_INSTRUCTION:_ Pull out every line of the records below that contains the string "nearest". Letter case must match.

<<<<

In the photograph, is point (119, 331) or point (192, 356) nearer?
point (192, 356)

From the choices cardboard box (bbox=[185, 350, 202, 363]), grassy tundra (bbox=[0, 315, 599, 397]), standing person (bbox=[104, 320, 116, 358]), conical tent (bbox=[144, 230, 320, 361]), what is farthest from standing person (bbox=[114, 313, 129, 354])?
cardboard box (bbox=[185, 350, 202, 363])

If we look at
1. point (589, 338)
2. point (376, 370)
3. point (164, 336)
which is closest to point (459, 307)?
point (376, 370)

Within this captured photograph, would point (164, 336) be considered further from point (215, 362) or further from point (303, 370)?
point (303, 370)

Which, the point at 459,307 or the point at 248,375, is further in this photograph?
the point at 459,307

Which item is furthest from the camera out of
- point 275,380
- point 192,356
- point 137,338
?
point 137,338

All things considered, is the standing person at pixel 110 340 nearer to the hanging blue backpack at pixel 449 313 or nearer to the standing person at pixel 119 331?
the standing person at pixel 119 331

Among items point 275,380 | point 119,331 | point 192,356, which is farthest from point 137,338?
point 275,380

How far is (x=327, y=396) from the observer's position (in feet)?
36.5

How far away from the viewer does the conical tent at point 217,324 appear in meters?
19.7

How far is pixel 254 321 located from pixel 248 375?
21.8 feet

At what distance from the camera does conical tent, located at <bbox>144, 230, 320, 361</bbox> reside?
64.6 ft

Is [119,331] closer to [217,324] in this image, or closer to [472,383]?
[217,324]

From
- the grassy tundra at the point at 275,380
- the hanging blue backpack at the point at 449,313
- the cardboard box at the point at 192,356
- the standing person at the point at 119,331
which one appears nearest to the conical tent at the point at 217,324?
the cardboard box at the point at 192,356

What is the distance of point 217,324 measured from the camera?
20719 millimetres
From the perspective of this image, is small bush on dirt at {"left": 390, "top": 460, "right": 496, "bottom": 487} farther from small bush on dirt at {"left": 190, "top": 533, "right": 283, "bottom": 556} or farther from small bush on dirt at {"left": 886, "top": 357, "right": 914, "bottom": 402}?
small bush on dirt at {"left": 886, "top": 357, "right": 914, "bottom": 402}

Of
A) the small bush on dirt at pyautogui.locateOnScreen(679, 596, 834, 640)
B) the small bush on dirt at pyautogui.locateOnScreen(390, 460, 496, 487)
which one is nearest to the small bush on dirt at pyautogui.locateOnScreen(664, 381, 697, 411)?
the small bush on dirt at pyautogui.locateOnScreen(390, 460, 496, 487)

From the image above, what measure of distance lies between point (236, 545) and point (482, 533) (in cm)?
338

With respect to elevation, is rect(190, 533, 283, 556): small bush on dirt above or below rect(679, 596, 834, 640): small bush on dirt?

>>>>

_COMPLETE RESPONSE:_
which one appears nearest to the conical tent at the point at 217,324?
which one is nearest to the small bush on dirt at pyautogui.locateOnScreen(664, 381, 697, 411)?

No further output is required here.